If you can make sure something else won't emit watts (other cores, something usi...

rigtorp · on Aug 3, 2020

There was also this recent patch https://lwn.net/Articles/816211/ to deal with kthread affinities. Even with isolcpus I find I still need to run pgrep -P 2 | xargs -i taskset -p -c 0 {} and deal with the workqueues.

Have you tried "A full task-isolation mode for the kernel": https://lwn.net/Articles/816298/ ?

Running only a single thread per core, I see no difference between SCHED_FIFO vs SCHED_OTHER. Except SCHED_FIFO can cause lockups if running 100% since cores are not completely isolated (ie vmstat timer and some other stuff).

Yes, it's annoying you cannot disable compaction. There is also work on pro-active compaction now: https://nitingupta.dev/post/proactive-compaction/

angry_octet · on Aug 4, 2020

I like the Tosatti/WindRiver/Lameter patch. (Except the naming: _possible is the same meaning as _available, but they mean different things here depending if kthreads or user threads?) Just needs a proc interface.

With a patch like this you can force bottom half (interrupts), top half (kthreads) and user threads to all be on different cores.

The 'full task-isolation mode' seems wierd, because why should you drop out of isolation because of something outside your control like paging or TLB? Anyway, mlockall that. Its fine to be told I guess (except signals take time) but why drop out of isolation and risk glitches in re-isolating? It doesn't seem very polished.

Something else occured to me: you still have to be careful about data flow and having enough allocatable memory. E.g., a lot of memory local to core 0 will be consumed by buffer cache, it can be beneficial to drop it (free; numstat -ms; sync; echo 1 > /proc/sys/vm/drop_caches; free; numastat -ms).
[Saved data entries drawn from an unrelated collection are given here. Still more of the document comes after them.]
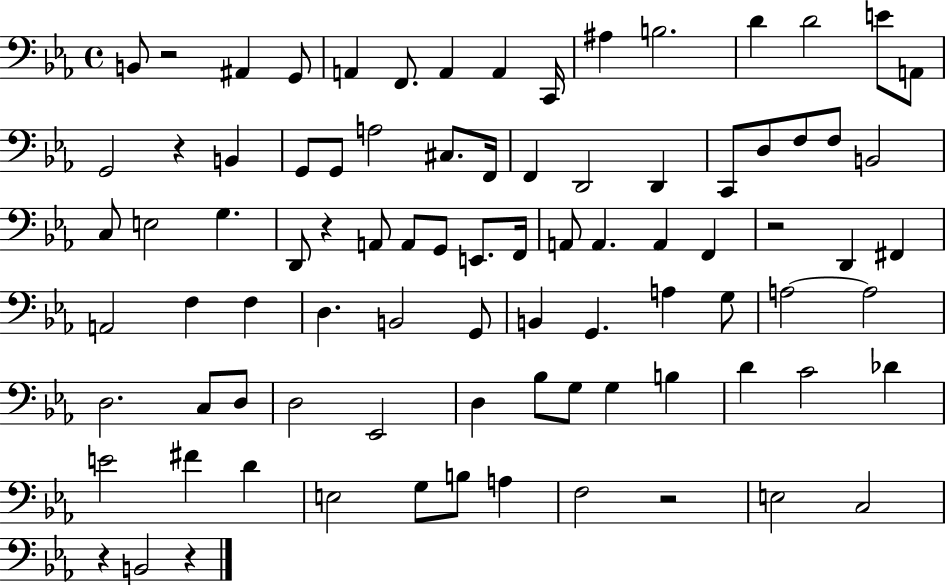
{
  \clef bass
  \time 4/4
  \defaultTimeSignature
  \key ees \major
  \repeat volta 2 { b,8 r2 ais,4 g,8 | a,4 f,8. a,4 a,4 c,16 | ais4 b2. | d'4 d'2 e'8 a,8 | \break g,2 r4 b,4 | g,8 g,8 a2 cis8. f,16 | f,4 d,2 d,4 | c,8 d8 f8 f8 b,2 | \break c8 e2 g4. | d,8 r4 a,8 a,8 g,8 e,8. f,16 | a,8 a,4. a,4 f,4 | r2 d,4 fis,4 | \break a,2 f4 f4 | d4. b,2 g,8 | b,4 g,4. a4 g8 | a2~~ a2 | \break d2. c8 d8 | d2 ees,2 | d4 bes8 g8 g4 b4 | d'4 c'2 des'4 | \break e'2 fis'4 d'4 | e2 g8 b8 a4 | f2 r2 | e2 c2 | \break r4 b,2 r4 | } \bar "|."
}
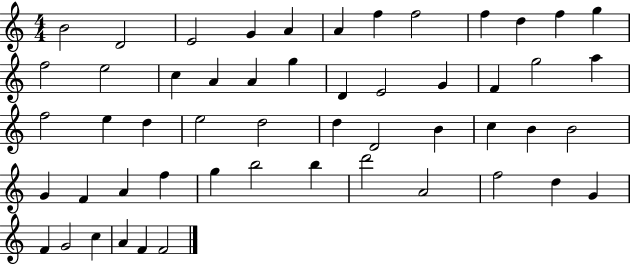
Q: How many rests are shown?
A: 0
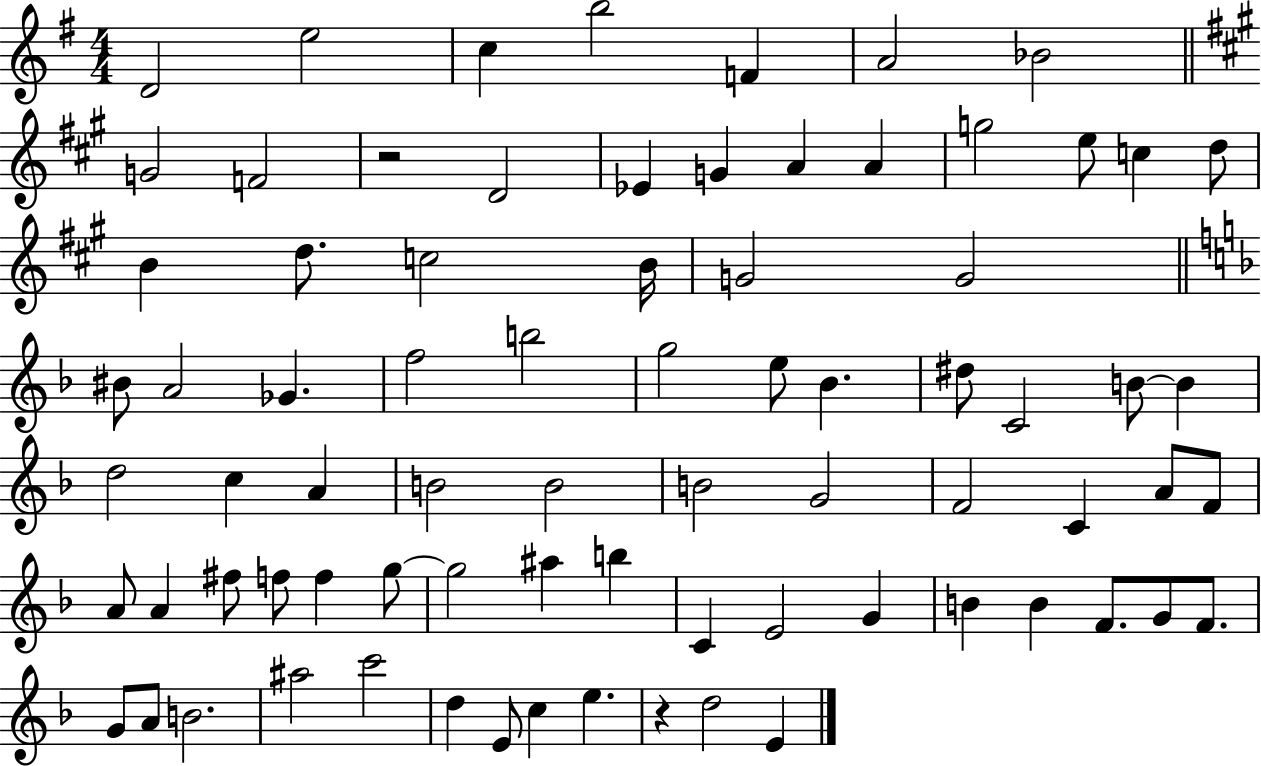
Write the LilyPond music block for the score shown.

{
  \clef treble
  \numericTimeSignature
  \time 4/4
  \key g \major
  d'2 e''2 | c''4 b''2 f'4 | a'2 bes'2 | \bar "||" \break \key a \major g'2 f'2 | r2 d'2 | ees'4 g'4 a'4 a'4 | g''2 e''8 c''4 d''8 | \break b'4 d''8. c''2 b'16 | g'2 g'2 | \bar "||" \break \key f \major bis'8 a'2 ges'4. | f''2 b''2 | g''2 e''8 bes'4. | dis''8 c'2 b'8~~ b'4 | \break d''2 c''4 a'4 | b'2 b'2 | b'2 g'2 | f'2 c'4 a'8 f'8 | \break a'8 a'4 fis''8 f''8 f''4 g''8~~ | g''2 ais''4 b''4 | c'4 e'2 g'4 | b'4 b'4 f'8. g'8 f'8. | \break g'8 a'8 b'2. | ais''2 c'''2 | d''4 e'8 c''4 e''4. | r4 d''2 e'4 | \break \bar "|."
}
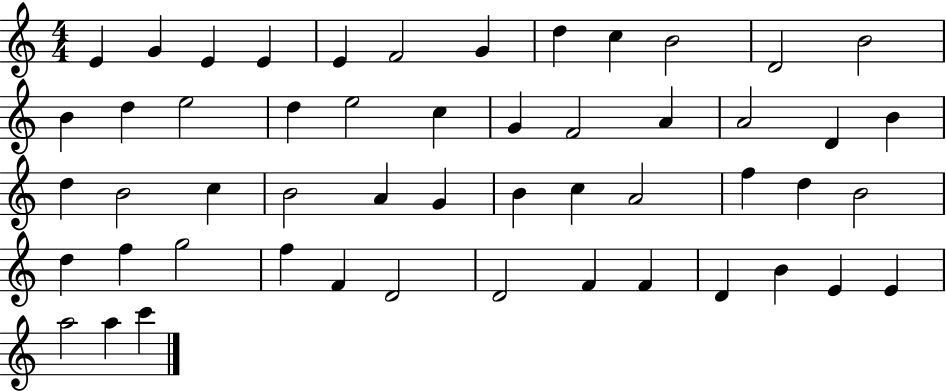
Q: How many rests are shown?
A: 0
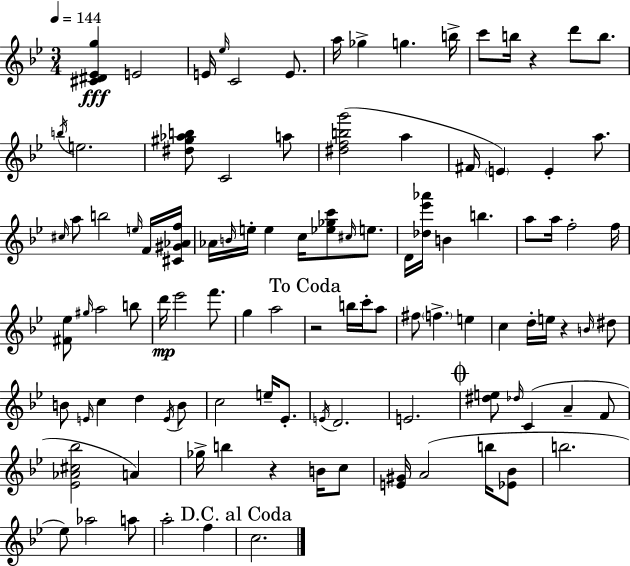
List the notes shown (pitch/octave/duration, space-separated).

[C#4,D#4,Eb4,G5]/q E4/h E4/s Eb5/s C4/h E4/e. A5/s Gb5/q G5/q. B5/s C6/e B5/s R/q D6/e B5/e. B5/s E5/h. [D#5,G#5,Ab5,B5]/e C4/h A5/e [D#5,F5,B5,G6]/h A5/q F#4/s E4/q E4/q A5/e. C#5/s A5/e B5/h E5/s F4/s [C#4,G#4,Ab4,F5]/s Ab4/s B4/s E5/s E5/q C5/s [Eb5,Gb5,C6]/e C#5/s E5/e. D4/s [Db5,Eb6,Ab6]/s B4/q B5/q. A5/e A5/s F5/h F5/s [F#4,Eb5]/e G#5/s A5/h B5/e D6/s Eb6/h F6/e. G5/q A5/h R/h B5/s C6/s A5/e F#5/e F5/q. E5/q C5/q D5/s E5/s R/q B4/s D#5/e B4/e E4/s C5/q D5/q E4/s B4/e C5/h E5/s Eb4/e. E4/s D4/h. E4/h. [D#5,E5]/e Db5/s C4/q A4/q F4/e [Eb4,Ab4,C#5,Bb5]/h A4/q Gb5/s B5/q R/q B4/s C5/e [E4,G#4]/s A4/h B5/s [Eb4,Bb4]/e B5/h. Eb5/e Ab5/h A5/e A5/h F5/q C5/h.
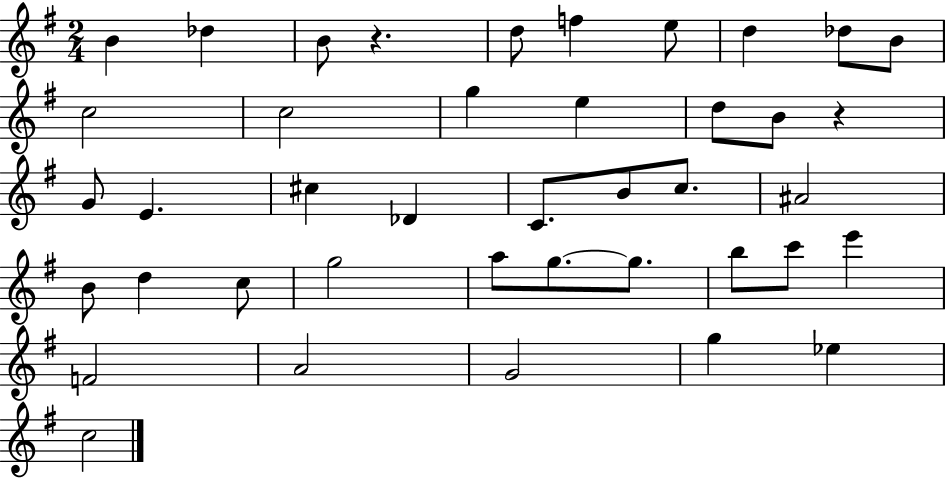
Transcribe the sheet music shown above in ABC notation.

X:1
T:Untitled
M:2/4
L:1/4
K:G
B _d B/2 z d/2 f e/2 d _d/2 B/2 c2 c2 g e d/2 B/2 z G/2 E ^c _D C/2 B/2 c/2 ^A2 B/2 d c/2 g2 a/2 g/2 g/2 b/2 c'/2 e' F2 A2 G2 g _e c2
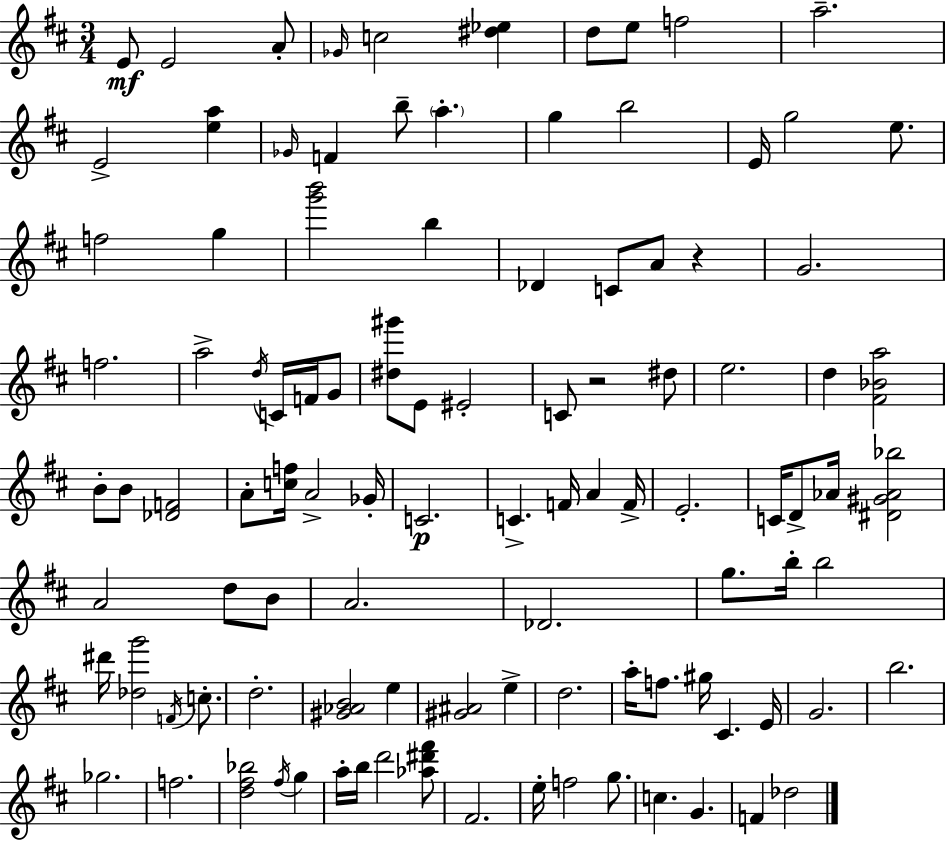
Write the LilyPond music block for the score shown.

{
  \clef treble
  \numericTimeSignature
  \time 3/4
  \key d \major
  \repeat volta 2 { e'8\mf e'2 a'8-. | \grace { ges'16 } c''2 <dis'' ees''>4 | d''8 e''8 f''2 | a''2.-- | \break e'2-> <e'' a''>4 | \grace { ges'16 } f'4 b''8-- \parenthesize a''4.-. | g''4 b''2 | e'16 g''2 e''8. | \break f''2 g''4 | <g''' b'''>2 b''4 | des'4 c'8 a'8 r4 | g'2. | \break f''2. | a''2-> \acciaccatura { d''16 } c'16 | f'16 g'8 <dis'' gis'''>8 e'8 eis'2-. | c'8 r2 | \break dis''8 e''2. | d''4 <fis' bes' a''>2 | b'8-. b'8 <des' f'>2 | a'8-. <c'' f''>16 a'2-> | \break ges'16-. c'2.\p | c'4.-> f'16 a'4 | f'16-> e'2.-. | c'16 d'8-> aes'16 <dis' gis' aes' bes''>2 | \break a'2 d''8 | b'8 a'2. | des'2. | g''8. b''16-. b''2 | \break dis'''16 <des'' g'''>2 | \acciaccatura { f'16 } c''8.-. d''2.-. | <gis' aes' b'>2 | e''4 <gis' ais'>2 | \break e''4-> d''2. | a''16-. f''8. gis''16 cis'4. | e'16 g'2. | b''2. | \break ges''2. | f''2. | <d'' fis'' bes''>2 | \acciaccatura { fis''16 } g''4 a''16-. b''16 d'''2 | \break <aes'' dis''' fis'''>8 fis'2. | e''16-. f''2 | g''8. c''4. g'4. | f'4 des''2 | \break } \bar "|."
}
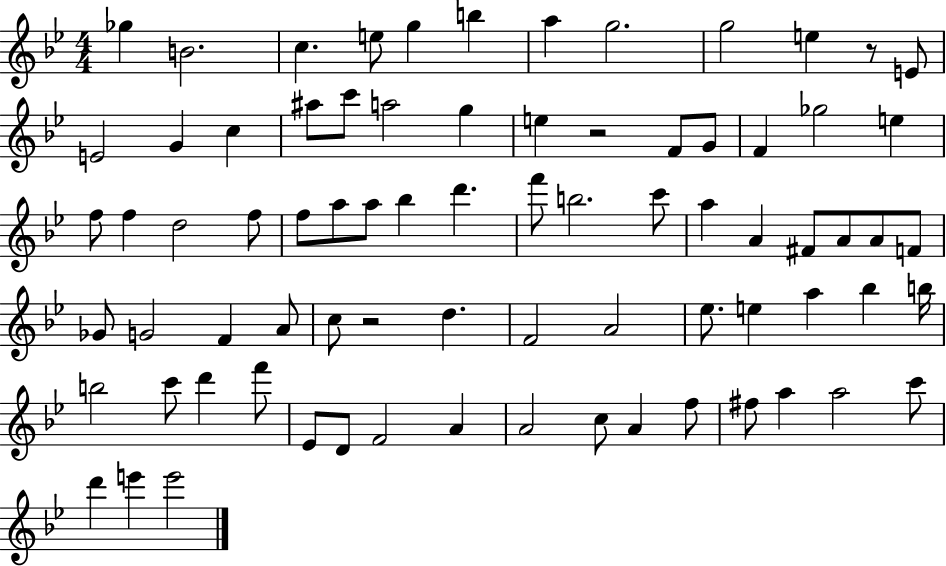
{
  \clef treble
  \numericTimeSignature
  \time 4/4
  \key bes \major
  ges''4 b'2. | c''4. e''8 g''4 b''4 | a''4 g''2. | g''2 e''4 r8 e'8 | \break e'2 g'4 c''4 | ais''8 c'''8 a''2 g''4 | e''4 r2 f'8 g'8 | f'4 ges''2 e''4 | \break f''8 f''4 d''2 f''8 | f''8 a''8 a''8 bes''4 d'''4. | f'''8 b''2. c'''8 | a''4 a'4 fis'8 a'8 a'8 f'8 | \break ges'8 g'2 f'4 a'8 | c''8 r2 d''4. | f'2 a'2 | ees''8. e''4 a''4 bes''4 b''16 | \break b''2 c'''8 d'''4 f'''8 | ees'8 d'8 f'2 a'4 | a'2 c''8 a'4 f''8 | fis''8 a''4 a''2 c'''8 | \break d'''4 e'''4 e'''2 | \bar "|."
}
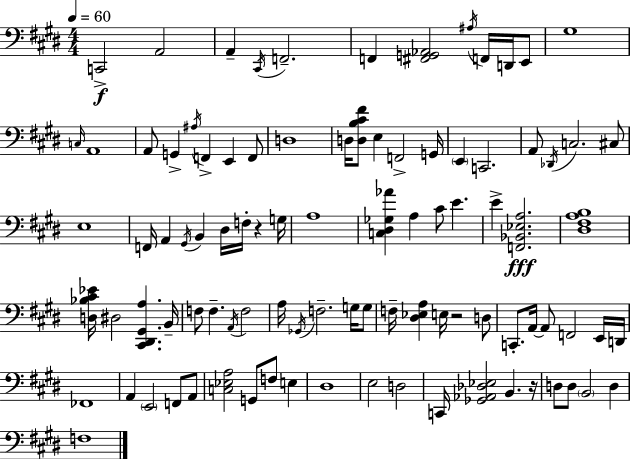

I find it bizarre that all this THP compaction stuff is for workloads that are commonly run under a virtual machine, i.e. another layer of indirection.

rigtorp · on Aug 4, 2020

As I understand 'full task-isolation mode' will prevent compaction, completely disable vmstat timer etc. So it provides additional isolation. Since you already switched into kernel mode, might as well deliver a signal to let you know it happened. If the signal is masked there should be no overhead at all except a branch to check the signal mask.